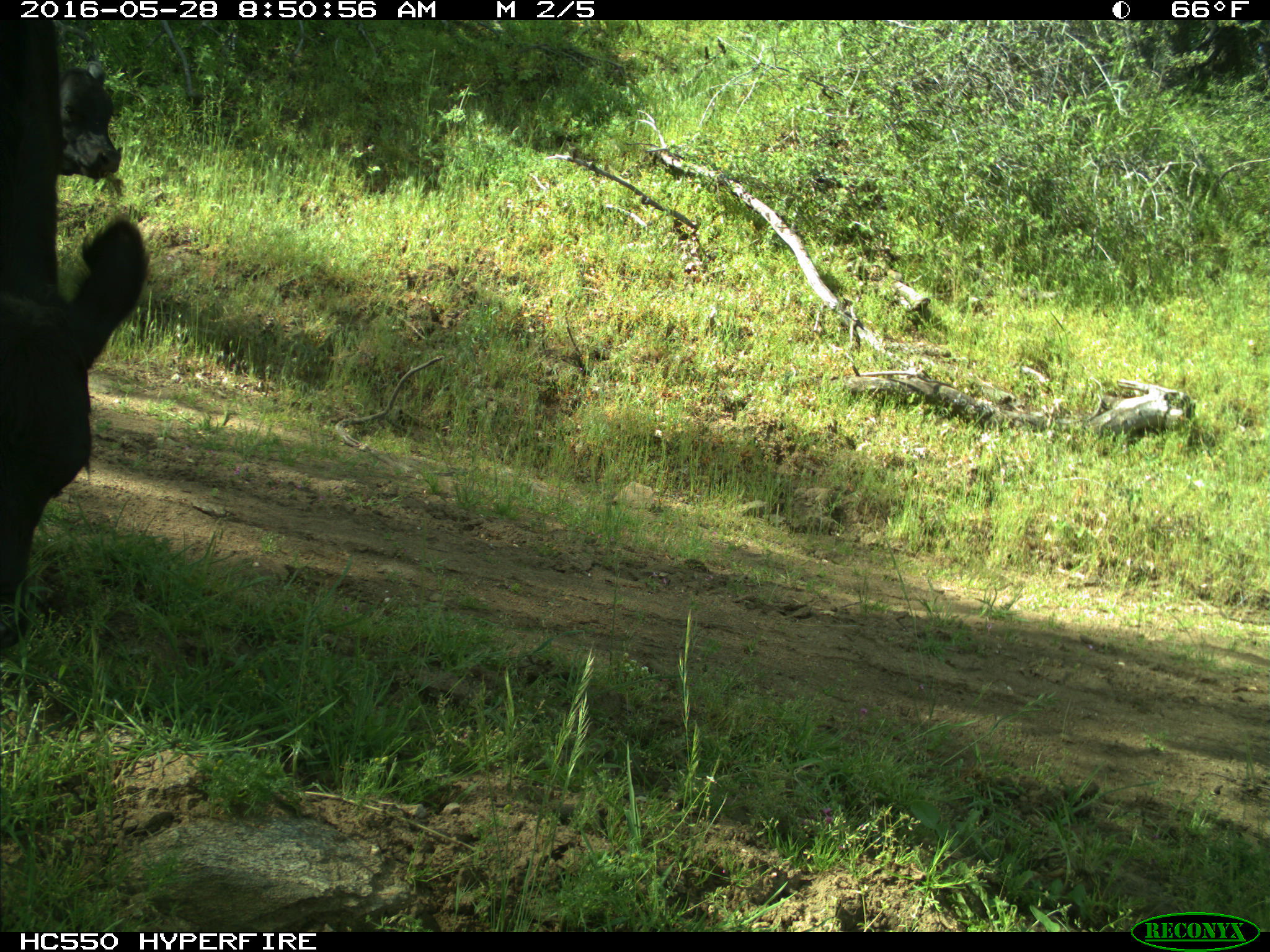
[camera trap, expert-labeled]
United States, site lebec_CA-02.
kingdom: Animalia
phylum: Chordata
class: Mammalia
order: Artiodactyla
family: Bovidae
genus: Bos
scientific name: Bos taurus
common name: domestic cow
Bos taurus (domestic cow).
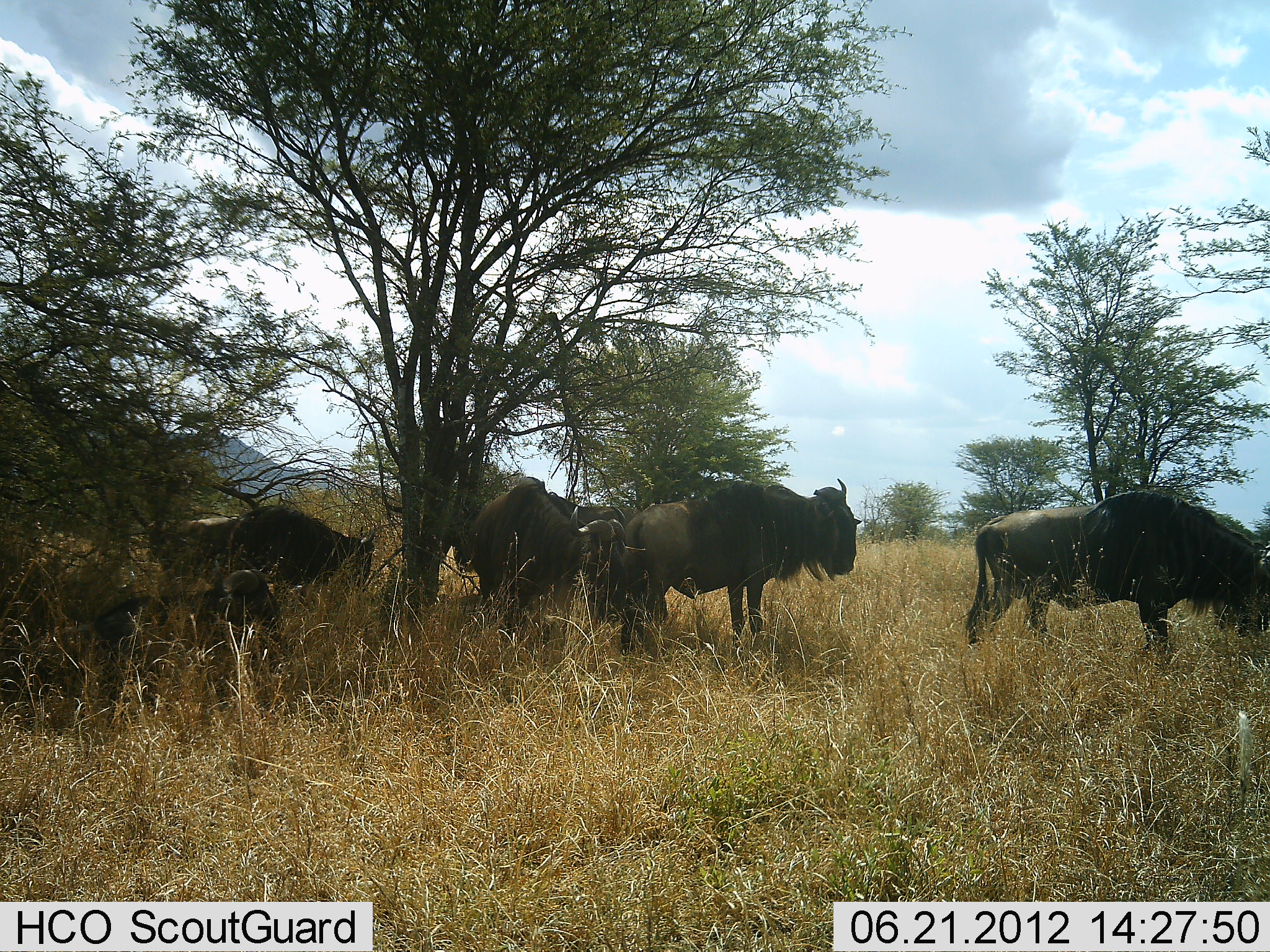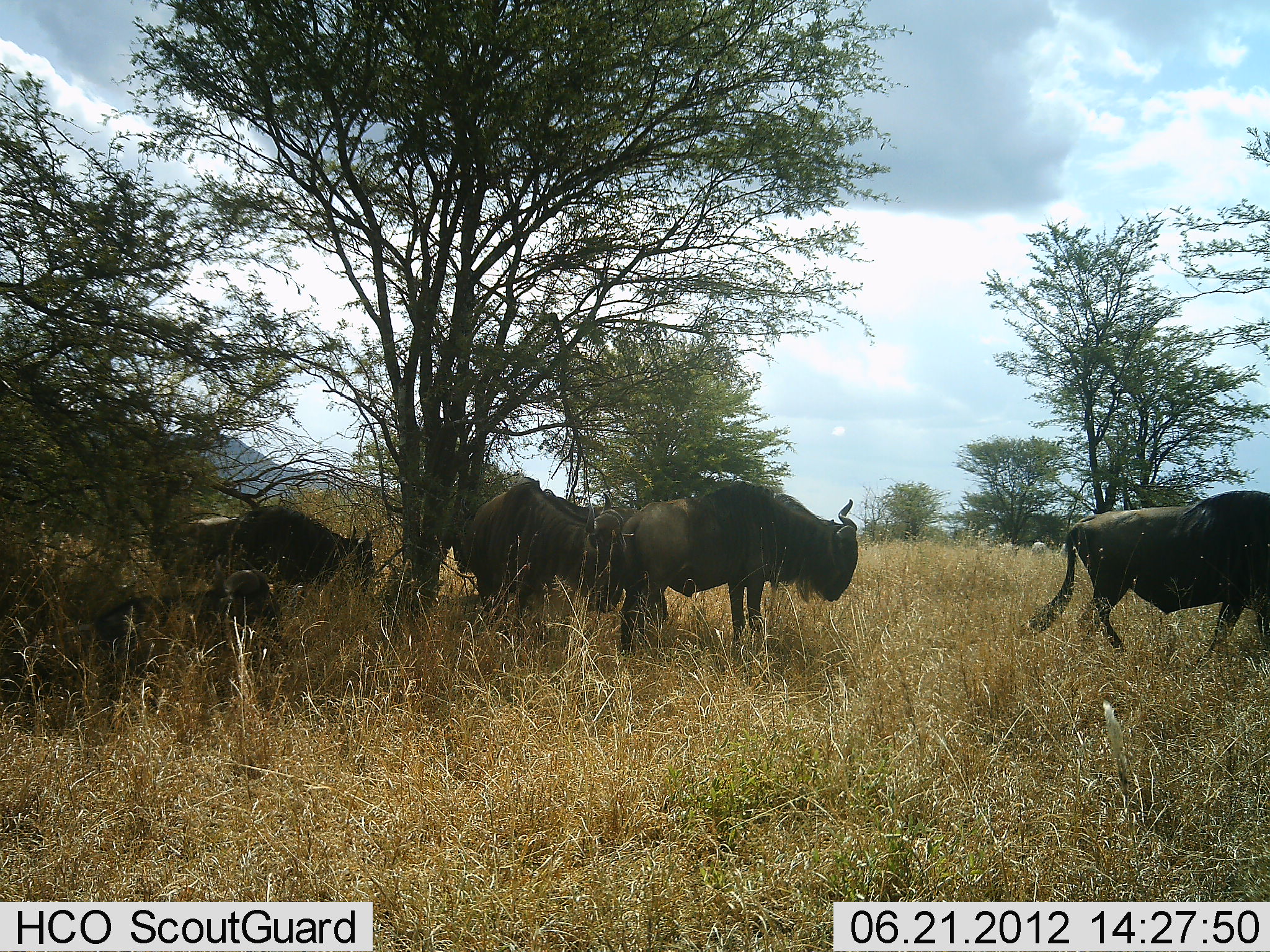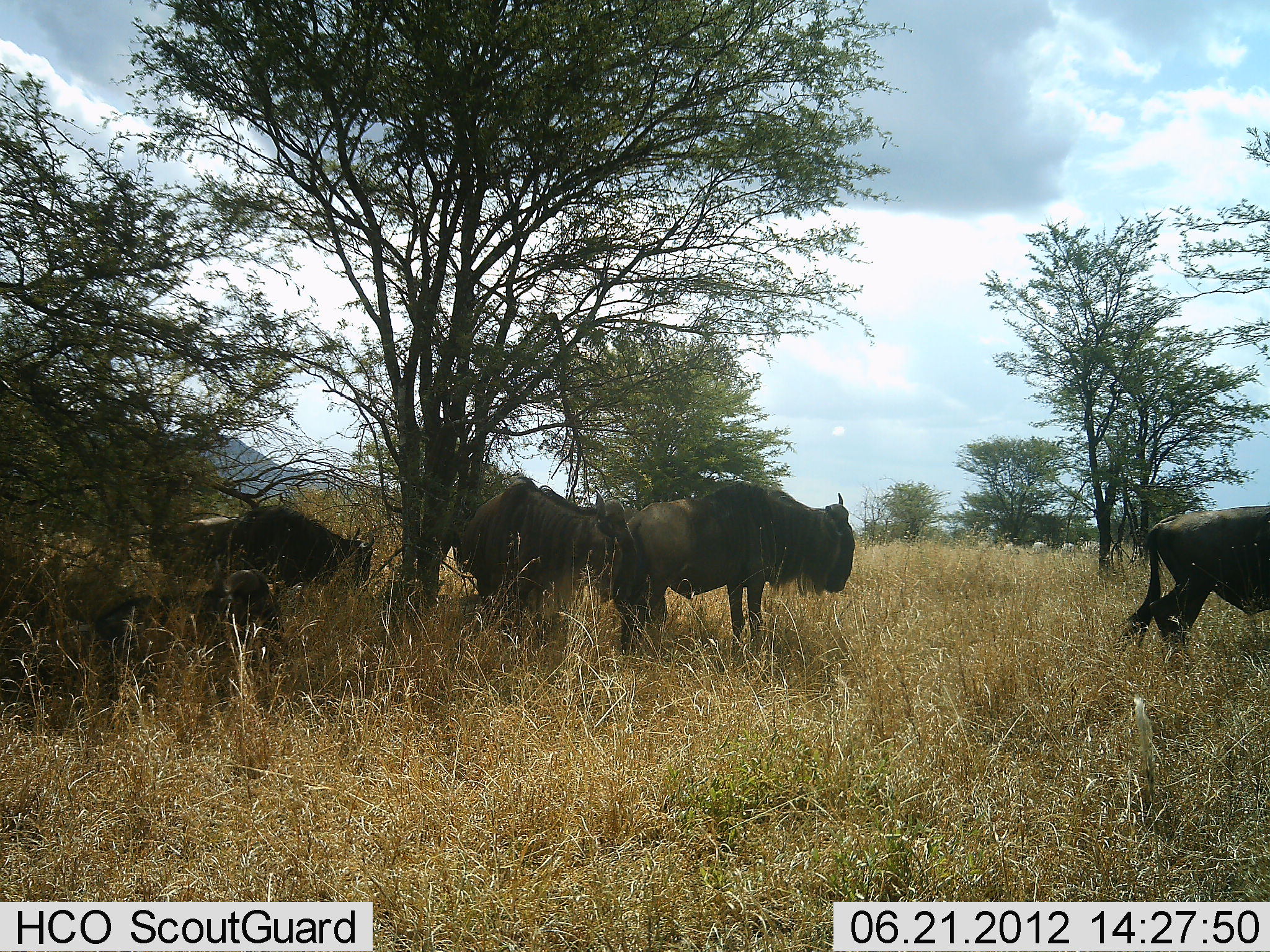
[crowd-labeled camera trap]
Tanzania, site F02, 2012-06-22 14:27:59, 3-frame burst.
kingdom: Animalia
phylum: Chordata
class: Mammalia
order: Artiodactyla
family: Bovidae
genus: Connochaetes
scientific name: Connochaetes taurinus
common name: blue wildebeest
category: wildebeest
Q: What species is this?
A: Wildebeest (blue wildebeest) (Connochaetes taurinus).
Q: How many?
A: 5.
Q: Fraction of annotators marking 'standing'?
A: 100%.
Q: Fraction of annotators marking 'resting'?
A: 40%.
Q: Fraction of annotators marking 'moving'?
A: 50%.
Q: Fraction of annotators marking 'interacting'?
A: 0%.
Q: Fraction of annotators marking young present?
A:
=======
Problem to work on ::
Set down the records again verbatim, with no pictures.

Written answer ::
[camera trap, expert-labeled]
United States, site lebec_CA-02.
kingdom: Animalia
phylum: Chordata
class: Mammalia
order: Artiodactyla
family: Bovidae
genus: Bos
scientific name: Bos taurus
common name: domestic cow
Bos taurus (domestic cow).
[crowd-labeled camera trap]
Tanzania, site F02, 2012-06-22 14:27:59, 3-frame burst.
kingdom: Animalia
phylum: Chordata
class: Mammalia
order: Artiodactyla
family: Bovidae
genus: Connochaetes
scientific name: Connochaetes taurinus
common name: blue wildebeest
category: wildebeest
Q: What species is this?
A: Wildebeest (blue wildebeest) (Connochaetes taurinus).
Q: How many?
A: 5.
Q: Fraction of annotators marking 'standing'?
A: 100%.
Q: Fraction of annotators marking 'resting'?
A: 40%.
Q: Fraction of annotators marking 'moving'?
A: 50%.
Q: Fraction of annotators marking 'interacting'?
A: 0%.
Q: Fraction of annotators marking young present?
A:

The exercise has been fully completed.